Spatial genetic structure

We examined spatial genetic structure through PCoA and ADMIXTURE 1.3.0 (Alexander et al. 2009), the latter plotted against a European map of historic forest cover (year: 1850, Kaplan et al. 2009). To prevent inbreeding and hybridization from confounding the genetic structure analysis, we excluded inbred (FROH > 0.0625) and hybrid wild boar (Fhybrid > 0.0625) from these analyses (see Fig. S5 for the impact on the PCoA). ADMIXTURE 1.3.0 tool assesses the most likely number of genetic clusters and subsequently the individual cluster membership proportions for each individual by means of a maximum likelihood approach. To decrease the bias of uneven sampling on ordination (McVean 2009; DeGiorgio and Rosenberg 2013), we randomly selected a maximum of five individuals per sampling location for the PCoA.

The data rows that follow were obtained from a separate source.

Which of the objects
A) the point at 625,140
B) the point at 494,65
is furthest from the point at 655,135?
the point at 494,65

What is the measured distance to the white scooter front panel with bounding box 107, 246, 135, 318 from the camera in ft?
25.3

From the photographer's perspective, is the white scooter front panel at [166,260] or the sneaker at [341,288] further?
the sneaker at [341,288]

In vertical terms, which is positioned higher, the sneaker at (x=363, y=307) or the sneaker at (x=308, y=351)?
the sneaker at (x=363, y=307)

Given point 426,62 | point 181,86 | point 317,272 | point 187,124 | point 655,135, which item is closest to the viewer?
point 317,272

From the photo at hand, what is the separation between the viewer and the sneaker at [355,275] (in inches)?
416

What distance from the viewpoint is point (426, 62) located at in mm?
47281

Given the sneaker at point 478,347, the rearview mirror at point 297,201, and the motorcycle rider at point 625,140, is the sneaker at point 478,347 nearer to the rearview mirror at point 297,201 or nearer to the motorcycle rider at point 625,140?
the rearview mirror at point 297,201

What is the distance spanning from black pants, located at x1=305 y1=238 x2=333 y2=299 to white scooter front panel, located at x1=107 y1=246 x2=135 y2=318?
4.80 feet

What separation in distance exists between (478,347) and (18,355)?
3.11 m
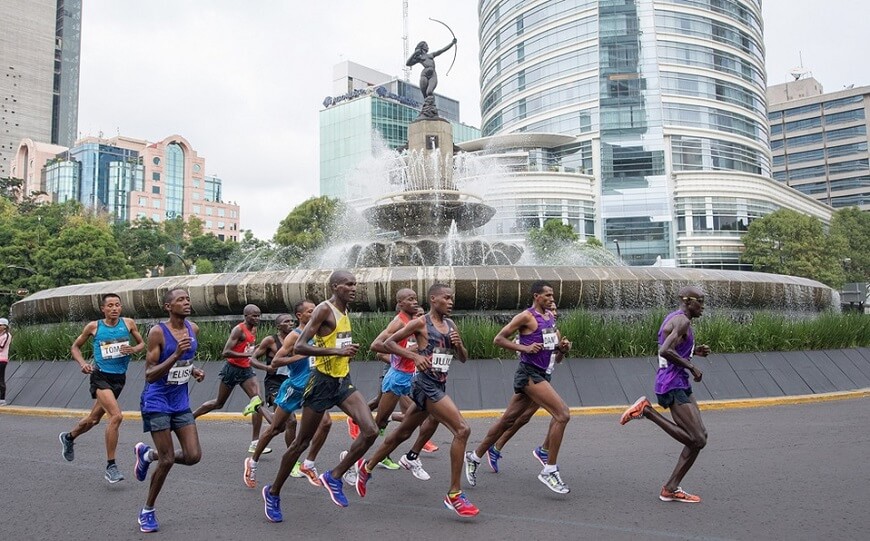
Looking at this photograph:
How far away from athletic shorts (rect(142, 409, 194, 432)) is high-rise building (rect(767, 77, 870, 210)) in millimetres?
108275

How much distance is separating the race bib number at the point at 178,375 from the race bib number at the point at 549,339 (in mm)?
2798

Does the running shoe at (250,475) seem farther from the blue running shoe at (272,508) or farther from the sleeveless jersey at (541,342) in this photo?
the sleeveless jersey at (541,342)

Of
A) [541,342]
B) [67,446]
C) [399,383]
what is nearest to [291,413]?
[399,383]

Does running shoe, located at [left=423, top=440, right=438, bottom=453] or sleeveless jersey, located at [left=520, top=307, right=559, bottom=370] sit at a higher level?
sleeveless jersey, located at [left=520, top=307, right=559, bottom=370]

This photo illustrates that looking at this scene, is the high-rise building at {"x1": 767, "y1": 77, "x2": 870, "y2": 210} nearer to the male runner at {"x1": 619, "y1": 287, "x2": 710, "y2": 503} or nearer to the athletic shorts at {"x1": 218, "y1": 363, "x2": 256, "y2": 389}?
the male runner at {"x1": 619, "y1": 287, "x2": 710, "y2": 503}

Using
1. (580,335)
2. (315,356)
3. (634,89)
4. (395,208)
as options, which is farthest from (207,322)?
(634,89)

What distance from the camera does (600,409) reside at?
9.91 metres

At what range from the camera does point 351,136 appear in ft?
339

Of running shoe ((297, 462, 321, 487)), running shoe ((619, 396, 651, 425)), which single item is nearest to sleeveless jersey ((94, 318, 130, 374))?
running shoe ((297, 462, 321, 487))

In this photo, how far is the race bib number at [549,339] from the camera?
19.4ft

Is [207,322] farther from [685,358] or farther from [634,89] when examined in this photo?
[634,89]

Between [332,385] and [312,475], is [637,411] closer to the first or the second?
[332,385]

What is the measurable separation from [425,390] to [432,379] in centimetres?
10

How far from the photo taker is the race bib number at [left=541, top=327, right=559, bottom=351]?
19.4 ft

Lastly, to examine spatial patterns, we calculated and mapped multilocus observed heterozygosity (MLH) using R base functions. As a further exploration of patterns of gene flow, we examined allelic clines in European wild boar. We visualized the spatial distribution of the mean frequency of alleles typical for focal regions (selection of SNP loci for which MAF within the focal region is larger than 0.5). We then interpolated the mean allele frequencies over the map of Europe (see Fig. S6 for the spatial distribution of the wild boar samples used for interpolation), using the function autoKrige from the R package automap 1.0–14 (Hiemstra et al. 2009).


Hybridization and inbreeding

A spatial map of the projection scores of samples along the axis discriminating between wild boar and pigs in the PCoA showed that wild boar x pig hybrids occur in multiple countries across the continent (Fig. 1A). Using the PCoA projections as a proxy for pig ancestry (Fhybrid) of the 330 unrelated European wild boar investigated, we estimated that 22 (7%), 20 (3%) and 6 (2%) samples had Fhybrid values of 0.063–0.125, 0.125–0.250, and >0.250, respectively. These putative hybrids stemmed mainly from wild boar populations in northwestern Europe, southern Switzerland, Italy, and the Balkans. This result was in line with the observed occurrence of clusters of alleles abundant in pigs, but rare in European wild boar, in the genomes of the putative hybrids (Fig. S3). The median PCoA scores for Iberian, Italian and French wild boar were 0.15, 0.08 and 0.10, respectively (Fig. S5), indicating a high genetic similarity with domestic pigs, whereas in the Balkans and eastern Europe we additionally observed an influence from Asiatic lineages (Fig. 2).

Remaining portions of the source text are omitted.